We can see that we’ve built and deployed our
yo modules and the services within them. Each has returned a local URL that they are deployed on. Let’s visit the
yo’s services URL:
Cool. We can do the same with the
mate service, let’s do that via
$ curl http://garden-example.local.app.garden/mate Mate!
Developing with Garden 🔗︎
Now we have Garden running our services, we can develop them further, interactively in much the same way you can build and test a static site with Hugo or Jekyll. To do this we start the Garden development server.
$ garden dev ... 🕑 Waiting for code changes... 🌻 Garden dashboard and API server running on http://localhost:54470
This launches a developer console and API server, and then that waits for changes to our code.
We can also see the console in our browser.
The console shows us our running services and the Garden Stack graph.
We can also see logs for our services and a link to the local Kubernetes cluster’s dashboard.
If we make a change to our project, let’s say add another endpoint to one of our services, we’ll see Garden rebuilding and redeploying our service. Let’s add a
/folks endpoint to our
mate service. We’ll add code to our service,
. . . get '/folks' do "Folks!" end
And then a new ingress in the
garden.yml file for the module.
. . . ingresses: - path: /mate port: http - path: /folks port: http
Once we’ve saved this code take a look at the Garden dev console we’ve started on the command line and you’ll see that the service has been rebuilt and redeployed.

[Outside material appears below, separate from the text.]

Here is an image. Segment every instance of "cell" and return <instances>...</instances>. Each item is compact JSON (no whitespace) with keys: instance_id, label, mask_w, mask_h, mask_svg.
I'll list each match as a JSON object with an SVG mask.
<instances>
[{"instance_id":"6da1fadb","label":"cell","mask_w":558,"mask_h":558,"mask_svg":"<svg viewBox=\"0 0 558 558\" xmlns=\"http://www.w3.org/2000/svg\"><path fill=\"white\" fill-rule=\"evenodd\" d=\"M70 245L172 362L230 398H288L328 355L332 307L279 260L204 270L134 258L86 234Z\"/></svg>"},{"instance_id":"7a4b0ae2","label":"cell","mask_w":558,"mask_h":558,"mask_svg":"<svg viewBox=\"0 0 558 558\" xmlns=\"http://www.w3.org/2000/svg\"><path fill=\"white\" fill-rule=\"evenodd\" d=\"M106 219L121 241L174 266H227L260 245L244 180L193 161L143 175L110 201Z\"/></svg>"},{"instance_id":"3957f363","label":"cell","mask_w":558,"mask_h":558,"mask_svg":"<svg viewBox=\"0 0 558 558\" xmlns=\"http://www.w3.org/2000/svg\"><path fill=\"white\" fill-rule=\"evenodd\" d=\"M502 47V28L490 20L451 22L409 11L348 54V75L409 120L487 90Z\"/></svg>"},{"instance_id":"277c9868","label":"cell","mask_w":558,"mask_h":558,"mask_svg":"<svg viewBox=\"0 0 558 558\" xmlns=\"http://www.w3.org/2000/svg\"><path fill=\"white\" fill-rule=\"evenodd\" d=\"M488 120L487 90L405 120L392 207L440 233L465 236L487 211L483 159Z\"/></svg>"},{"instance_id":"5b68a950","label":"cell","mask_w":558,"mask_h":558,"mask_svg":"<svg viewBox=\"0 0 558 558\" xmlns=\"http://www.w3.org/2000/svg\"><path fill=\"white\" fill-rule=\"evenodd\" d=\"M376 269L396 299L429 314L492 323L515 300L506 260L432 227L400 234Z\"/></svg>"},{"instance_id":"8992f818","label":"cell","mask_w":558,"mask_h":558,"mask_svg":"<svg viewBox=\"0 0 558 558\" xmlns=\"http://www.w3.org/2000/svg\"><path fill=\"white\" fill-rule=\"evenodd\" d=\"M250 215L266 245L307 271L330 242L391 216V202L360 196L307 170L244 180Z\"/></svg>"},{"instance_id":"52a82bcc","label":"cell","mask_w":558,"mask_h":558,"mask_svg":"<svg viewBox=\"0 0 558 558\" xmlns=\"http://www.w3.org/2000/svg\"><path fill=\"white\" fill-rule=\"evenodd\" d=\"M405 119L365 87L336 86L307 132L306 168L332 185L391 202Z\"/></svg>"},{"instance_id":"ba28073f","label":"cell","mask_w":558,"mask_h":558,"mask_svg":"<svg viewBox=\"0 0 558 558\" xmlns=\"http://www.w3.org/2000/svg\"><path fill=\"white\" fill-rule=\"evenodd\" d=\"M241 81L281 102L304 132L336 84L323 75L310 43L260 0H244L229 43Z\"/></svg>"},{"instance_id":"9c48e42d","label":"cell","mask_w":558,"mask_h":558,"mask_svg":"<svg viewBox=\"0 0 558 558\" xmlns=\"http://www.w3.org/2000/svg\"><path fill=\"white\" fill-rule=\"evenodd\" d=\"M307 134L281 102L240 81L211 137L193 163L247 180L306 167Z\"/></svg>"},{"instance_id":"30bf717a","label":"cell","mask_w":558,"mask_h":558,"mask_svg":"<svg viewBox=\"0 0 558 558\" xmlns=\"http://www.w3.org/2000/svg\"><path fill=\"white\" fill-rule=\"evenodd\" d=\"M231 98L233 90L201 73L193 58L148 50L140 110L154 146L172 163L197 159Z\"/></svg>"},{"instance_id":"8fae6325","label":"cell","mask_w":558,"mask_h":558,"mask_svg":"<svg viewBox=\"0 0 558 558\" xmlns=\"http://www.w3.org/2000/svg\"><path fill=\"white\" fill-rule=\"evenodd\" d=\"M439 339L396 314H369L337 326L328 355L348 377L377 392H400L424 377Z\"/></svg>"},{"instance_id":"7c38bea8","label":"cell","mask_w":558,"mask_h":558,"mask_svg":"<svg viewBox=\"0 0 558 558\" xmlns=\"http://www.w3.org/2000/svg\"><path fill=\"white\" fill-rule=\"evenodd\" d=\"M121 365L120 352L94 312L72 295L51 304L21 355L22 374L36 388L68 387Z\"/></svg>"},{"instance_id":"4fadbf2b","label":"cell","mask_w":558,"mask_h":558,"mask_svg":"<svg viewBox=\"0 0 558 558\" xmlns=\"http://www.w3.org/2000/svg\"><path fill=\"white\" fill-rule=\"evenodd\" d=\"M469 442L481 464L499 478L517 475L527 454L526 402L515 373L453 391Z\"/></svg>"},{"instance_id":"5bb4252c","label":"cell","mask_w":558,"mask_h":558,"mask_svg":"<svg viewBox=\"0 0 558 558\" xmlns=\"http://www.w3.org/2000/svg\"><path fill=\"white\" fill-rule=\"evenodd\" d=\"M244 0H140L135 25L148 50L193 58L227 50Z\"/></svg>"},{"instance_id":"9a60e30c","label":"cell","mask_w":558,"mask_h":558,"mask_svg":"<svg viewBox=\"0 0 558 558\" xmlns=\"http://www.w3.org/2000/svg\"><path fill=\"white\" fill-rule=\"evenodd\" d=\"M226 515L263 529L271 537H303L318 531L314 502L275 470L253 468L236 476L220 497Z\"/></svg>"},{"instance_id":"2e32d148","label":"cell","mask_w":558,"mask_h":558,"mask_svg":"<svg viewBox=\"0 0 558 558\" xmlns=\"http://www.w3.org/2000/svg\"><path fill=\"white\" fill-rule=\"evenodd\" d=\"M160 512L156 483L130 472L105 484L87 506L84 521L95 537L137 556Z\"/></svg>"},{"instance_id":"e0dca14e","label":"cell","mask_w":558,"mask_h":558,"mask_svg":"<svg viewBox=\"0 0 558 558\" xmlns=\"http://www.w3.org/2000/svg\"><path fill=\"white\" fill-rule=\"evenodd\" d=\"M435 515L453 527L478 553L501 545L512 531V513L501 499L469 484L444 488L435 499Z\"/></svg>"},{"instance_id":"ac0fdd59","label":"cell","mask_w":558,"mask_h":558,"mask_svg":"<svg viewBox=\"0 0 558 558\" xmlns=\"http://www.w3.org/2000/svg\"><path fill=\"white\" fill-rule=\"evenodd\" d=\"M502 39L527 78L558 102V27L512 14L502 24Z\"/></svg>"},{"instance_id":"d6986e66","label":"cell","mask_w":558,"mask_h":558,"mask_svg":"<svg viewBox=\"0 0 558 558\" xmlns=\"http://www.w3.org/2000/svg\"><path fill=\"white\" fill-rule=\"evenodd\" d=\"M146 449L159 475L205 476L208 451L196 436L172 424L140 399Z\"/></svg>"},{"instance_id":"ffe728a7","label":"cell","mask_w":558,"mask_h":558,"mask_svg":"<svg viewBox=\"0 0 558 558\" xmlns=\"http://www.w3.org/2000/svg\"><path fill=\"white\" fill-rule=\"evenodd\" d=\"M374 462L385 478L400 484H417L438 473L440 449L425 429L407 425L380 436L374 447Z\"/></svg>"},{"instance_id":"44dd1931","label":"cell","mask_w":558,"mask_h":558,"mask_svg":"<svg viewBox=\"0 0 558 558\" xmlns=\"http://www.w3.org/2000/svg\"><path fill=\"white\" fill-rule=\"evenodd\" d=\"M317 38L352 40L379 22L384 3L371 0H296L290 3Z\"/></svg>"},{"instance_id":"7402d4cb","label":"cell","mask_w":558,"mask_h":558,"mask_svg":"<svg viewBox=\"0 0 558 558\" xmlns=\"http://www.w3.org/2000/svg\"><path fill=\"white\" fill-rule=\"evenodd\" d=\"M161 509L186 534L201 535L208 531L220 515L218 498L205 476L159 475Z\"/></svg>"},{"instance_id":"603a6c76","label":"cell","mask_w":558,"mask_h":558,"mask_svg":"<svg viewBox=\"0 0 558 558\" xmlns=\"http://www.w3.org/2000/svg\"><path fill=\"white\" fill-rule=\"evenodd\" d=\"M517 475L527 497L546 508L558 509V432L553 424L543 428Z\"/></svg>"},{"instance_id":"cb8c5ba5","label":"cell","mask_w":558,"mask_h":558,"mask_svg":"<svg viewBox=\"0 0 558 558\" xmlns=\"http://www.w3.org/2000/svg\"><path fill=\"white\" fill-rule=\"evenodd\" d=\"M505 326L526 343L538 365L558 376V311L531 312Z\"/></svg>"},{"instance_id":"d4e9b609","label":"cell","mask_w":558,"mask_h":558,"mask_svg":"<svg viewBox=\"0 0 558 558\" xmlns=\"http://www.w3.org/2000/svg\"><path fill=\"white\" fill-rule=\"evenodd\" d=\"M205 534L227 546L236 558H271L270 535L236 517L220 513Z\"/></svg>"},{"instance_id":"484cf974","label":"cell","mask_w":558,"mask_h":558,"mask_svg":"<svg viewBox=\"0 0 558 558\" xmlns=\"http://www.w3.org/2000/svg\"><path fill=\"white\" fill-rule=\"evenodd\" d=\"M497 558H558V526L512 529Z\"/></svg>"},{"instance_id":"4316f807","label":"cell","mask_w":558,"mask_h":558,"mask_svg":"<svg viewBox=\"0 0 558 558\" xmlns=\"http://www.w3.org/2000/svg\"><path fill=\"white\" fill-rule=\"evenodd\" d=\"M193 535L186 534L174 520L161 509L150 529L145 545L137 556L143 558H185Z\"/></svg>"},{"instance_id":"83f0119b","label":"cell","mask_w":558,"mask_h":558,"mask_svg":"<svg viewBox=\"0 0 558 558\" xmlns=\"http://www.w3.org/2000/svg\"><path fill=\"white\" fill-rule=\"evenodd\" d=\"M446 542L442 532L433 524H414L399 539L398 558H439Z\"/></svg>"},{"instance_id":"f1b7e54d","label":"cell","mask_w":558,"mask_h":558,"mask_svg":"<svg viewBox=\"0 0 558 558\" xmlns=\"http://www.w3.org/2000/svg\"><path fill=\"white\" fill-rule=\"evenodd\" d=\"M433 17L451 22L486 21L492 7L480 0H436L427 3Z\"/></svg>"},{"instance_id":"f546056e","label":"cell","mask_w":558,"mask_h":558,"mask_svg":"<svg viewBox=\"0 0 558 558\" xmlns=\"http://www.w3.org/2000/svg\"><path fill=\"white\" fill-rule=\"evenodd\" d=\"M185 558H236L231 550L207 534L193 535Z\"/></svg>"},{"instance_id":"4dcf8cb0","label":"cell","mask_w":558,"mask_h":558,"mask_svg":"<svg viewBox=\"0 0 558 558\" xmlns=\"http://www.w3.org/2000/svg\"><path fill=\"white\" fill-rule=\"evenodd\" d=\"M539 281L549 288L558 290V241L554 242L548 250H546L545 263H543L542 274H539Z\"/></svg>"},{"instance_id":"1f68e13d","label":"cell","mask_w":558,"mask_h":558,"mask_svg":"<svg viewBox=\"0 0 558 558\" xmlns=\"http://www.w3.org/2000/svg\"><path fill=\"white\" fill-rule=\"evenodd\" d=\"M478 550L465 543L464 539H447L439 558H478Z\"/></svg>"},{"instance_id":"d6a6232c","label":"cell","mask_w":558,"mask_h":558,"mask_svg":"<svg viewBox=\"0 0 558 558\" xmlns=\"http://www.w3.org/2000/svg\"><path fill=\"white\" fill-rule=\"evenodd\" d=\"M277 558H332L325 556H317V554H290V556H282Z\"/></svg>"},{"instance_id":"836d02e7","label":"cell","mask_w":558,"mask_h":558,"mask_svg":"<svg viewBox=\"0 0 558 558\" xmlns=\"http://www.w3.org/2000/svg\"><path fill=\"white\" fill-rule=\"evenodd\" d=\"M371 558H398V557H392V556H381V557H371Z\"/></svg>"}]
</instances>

mate-service → Deploying version v-11cd36537d... → Done (took 6.7 sec) ℹ mate-service → Service deployed
If we now query, we’ll see our new endpoint.
$ curl http://garden-example.local.app.garden/folks Folks!
Woot! Local services development, updated real time.
I hope this was useful as a walk through. This just scratches the surface of Garden’s capabilities, it’s also possible to use Garden with shared, external dev/test environments, making use of private namespaces, and integrate it with your whole CI life cycle. You can explore this, and other uses cases in the Garden documentation.